I am working on an app in react that helps users new to a certain schema create queries interactively. The functionality I am currently working on is the following: anytime a relationship is deleted from the query, and fields that were accessed from that relationship should be removed as well. Assuming some users may run queries several "layers" deep, a delete on the top of the list will remove a significant amount of children, who may also have their own children. Therefore, I call the delete function recursively, checking for children, calling delete on their children first, etc etc until we return completely. The function works and hits all proper nodes (I can verify this through console logs), the issue I am having is that due to setState being asynchronous, the state only updates on the final call, and only the top node is ever actually filtered from the list.

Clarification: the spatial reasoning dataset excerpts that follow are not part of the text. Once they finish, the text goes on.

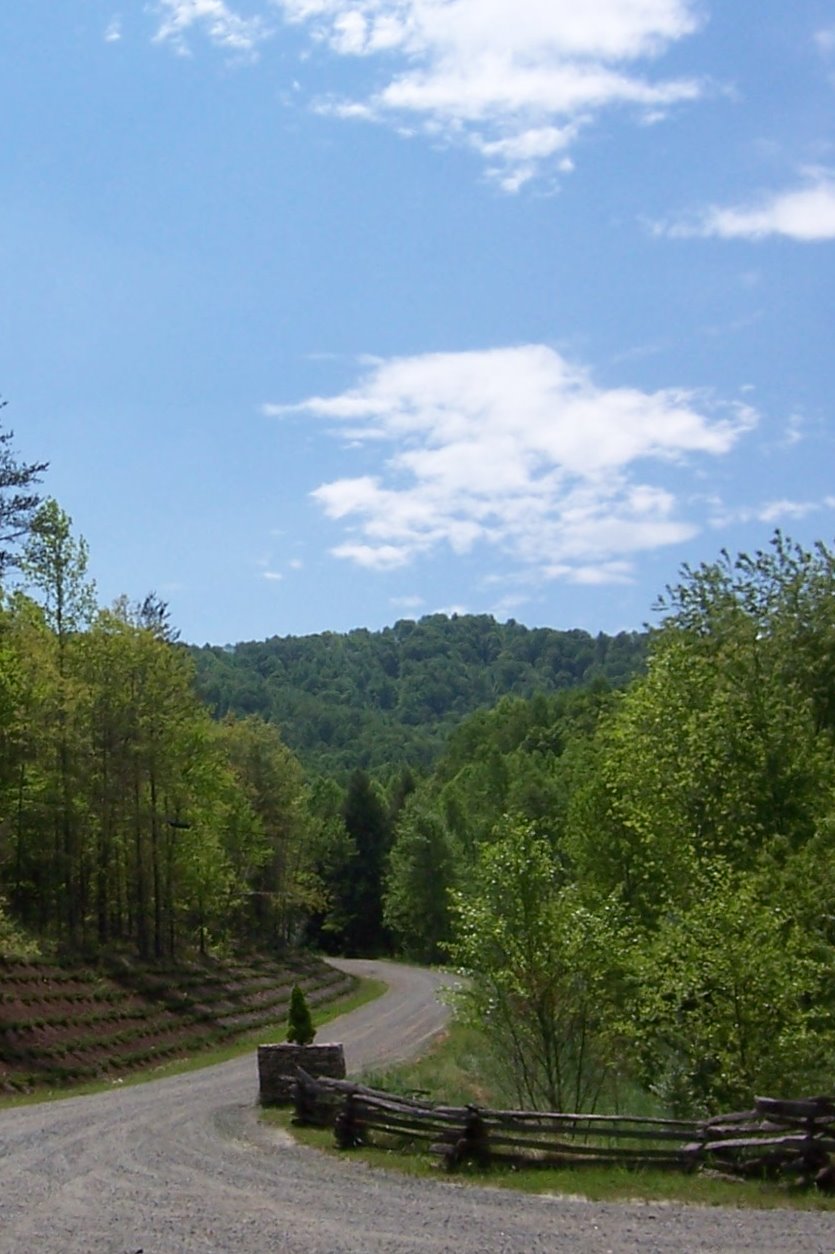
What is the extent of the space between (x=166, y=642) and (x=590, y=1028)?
96.0ft

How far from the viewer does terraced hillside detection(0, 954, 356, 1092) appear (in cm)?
3098

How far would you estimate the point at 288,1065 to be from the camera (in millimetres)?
23297

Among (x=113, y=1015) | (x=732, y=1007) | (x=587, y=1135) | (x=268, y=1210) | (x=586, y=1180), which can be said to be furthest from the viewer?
(x=113, y=1015)

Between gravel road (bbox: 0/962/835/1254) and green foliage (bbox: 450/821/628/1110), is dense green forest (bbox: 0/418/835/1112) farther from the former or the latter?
gravel road (bbox: 0/962/835/1254)

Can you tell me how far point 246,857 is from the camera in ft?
210

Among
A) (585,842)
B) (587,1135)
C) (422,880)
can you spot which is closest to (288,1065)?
(587,1135)

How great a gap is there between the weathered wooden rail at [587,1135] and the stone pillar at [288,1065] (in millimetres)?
1739

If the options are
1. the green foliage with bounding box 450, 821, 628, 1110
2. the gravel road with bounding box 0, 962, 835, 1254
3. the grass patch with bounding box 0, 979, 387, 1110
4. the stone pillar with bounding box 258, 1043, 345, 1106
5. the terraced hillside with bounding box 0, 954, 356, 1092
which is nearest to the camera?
the gravel road with bounding box 0, 962, 835, 1254

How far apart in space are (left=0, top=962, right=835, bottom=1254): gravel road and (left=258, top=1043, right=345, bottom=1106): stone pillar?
1207 mm

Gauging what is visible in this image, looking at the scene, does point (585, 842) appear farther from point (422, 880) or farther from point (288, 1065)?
point (422, 880)

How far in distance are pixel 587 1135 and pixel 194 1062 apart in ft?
67.8

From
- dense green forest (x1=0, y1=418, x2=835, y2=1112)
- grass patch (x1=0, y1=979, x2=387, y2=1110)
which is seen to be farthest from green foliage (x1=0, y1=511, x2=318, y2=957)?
grass patch (x1=0, y1=979, x2=387, y2=1110)

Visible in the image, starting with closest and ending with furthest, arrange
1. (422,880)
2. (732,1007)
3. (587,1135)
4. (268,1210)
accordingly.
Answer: (268,1210)
(587,1135)
(732,1007)
(422,880)

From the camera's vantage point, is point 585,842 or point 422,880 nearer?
point 585,842
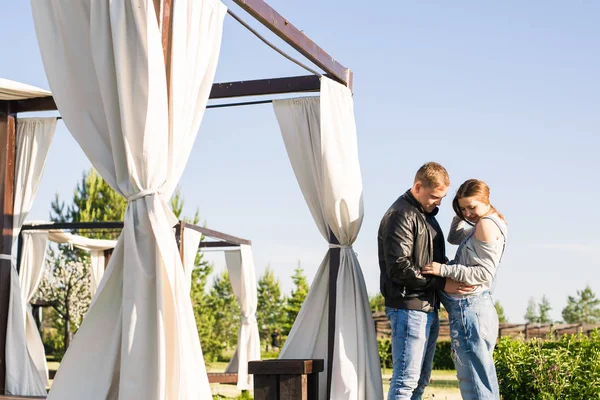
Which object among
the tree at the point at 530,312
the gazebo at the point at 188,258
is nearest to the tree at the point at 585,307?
the tree at the point at 530,312

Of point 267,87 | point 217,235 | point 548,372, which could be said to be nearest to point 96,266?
point 217,235

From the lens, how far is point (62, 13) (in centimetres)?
352

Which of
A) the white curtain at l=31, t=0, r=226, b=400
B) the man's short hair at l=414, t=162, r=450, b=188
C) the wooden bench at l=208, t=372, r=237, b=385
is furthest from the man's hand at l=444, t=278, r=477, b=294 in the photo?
the wooden bench at l=208, t=372, r=237, b=385

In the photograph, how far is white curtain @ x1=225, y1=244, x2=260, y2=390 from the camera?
36.2ft

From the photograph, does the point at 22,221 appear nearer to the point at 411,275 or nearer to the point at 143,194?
the point at 143,194

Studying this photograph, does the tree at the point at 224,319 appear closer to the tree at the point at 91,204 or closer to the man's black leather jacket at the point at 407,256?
the tree at the point at 91,204

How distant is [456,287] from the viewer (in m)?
4.19

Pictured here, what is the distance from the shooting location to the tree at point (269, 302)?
1090 inches

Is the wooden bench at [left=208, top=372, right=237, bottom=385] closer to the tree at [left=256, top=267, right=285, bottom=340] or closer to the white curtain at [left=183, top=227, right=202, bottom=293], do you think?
the white curtain at [left=183, top=227, right=202, bottom=293]

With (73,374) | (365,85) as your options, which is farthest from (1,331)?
(365,85)

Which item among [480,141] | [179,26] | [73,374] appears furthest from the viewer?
[480,141]

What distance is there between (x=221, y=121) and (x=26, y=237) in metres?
15.3

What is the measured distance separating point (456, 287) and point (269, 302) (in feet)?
78.5

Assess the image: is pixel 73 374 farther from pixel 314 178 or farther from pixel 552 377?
pixel 552 377
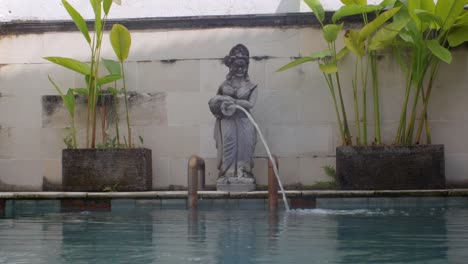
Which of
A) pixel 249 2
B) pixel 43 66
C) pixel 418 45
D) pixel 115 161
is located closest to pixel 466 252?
pixel 418 45

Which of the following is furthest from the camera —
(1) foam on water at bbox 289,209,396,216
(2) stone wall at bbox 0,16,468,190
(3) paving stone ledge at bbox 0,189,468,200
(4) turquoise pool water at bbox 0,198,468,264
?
(2) stone wall at bbox 0,16,468,190

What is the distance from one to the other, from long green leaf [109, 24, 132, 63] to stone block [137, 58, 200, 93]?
0.58m

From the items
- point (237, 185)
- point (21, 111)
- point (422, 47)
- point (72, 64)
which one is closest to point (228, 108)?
point (237, 185)

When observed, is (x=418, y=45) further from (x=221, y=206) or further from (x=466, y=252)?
(x=466, y=252)

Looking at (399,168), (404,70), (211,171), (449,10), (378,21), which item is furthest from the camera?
(211,171)

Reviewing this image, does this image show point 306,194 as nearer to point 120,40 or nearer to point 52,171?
point 120,40

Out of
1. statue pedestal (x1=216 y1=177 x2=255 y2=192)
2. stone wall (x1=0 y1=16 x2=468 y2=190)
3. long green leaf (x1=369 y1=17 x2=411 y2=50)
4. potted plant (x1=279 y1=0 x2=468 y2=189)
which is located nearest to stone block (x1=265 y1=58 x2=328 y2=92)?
stone wall (x1=0 y1=16 x2=468 y2=190)

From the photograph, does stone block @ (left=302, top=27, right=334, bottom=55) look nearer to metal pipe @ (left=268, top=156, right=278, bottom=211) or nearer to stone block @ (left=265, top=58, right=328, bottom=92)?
stone block @ (left=265, top=58, right=328, bottom=92)

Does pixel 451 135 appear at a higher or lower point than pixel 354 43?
lower

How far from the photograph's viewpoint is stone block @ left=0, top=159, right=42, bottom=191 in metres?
8.76

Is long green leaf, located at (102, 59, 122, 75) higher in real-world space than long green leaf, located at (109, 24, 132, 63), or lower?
lower

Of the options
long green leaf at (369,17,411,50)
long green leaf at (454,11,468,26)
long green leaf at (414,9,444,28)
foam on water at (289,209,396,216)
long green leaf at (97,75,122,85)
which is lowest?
foam on water at (289,209,396,216)

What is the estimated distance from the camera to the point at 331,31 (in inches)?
306

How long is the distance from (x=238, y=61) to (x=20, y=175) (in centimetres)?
274
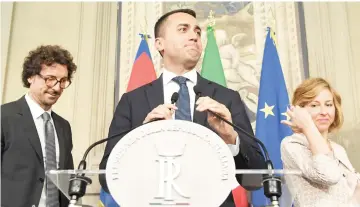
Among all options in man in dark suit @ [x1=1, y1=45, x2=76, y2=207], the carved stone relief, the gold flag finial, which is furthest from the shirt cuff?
the gold flag finial

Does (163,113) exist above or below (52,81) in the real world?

The code I am using is :
cascadeDeleteQueryFields(id) {
//loop through the array checking for anyone with parent of id^
this.state.queryFields.forEach((item) => {
if (item.parent === id) {
console.log("calling for item " + item.id);
this.cascadeDeleteQueryFields(item.id);
}
});
console.log("filtering ID : " + id);
const queryFields = this.state.queryFields.filter((c) => c.id !== id);
this.setState({ queryFields });
}
(logs currently in just for debugging purposes)
Can anyone with a little more experience with react recommend a better way to update my state so as to catch every change in the recursive call? I have looked over other questions but none of them are in a recursive function like mine and so the solutions seem like they will not work properly or be horribly inefficient.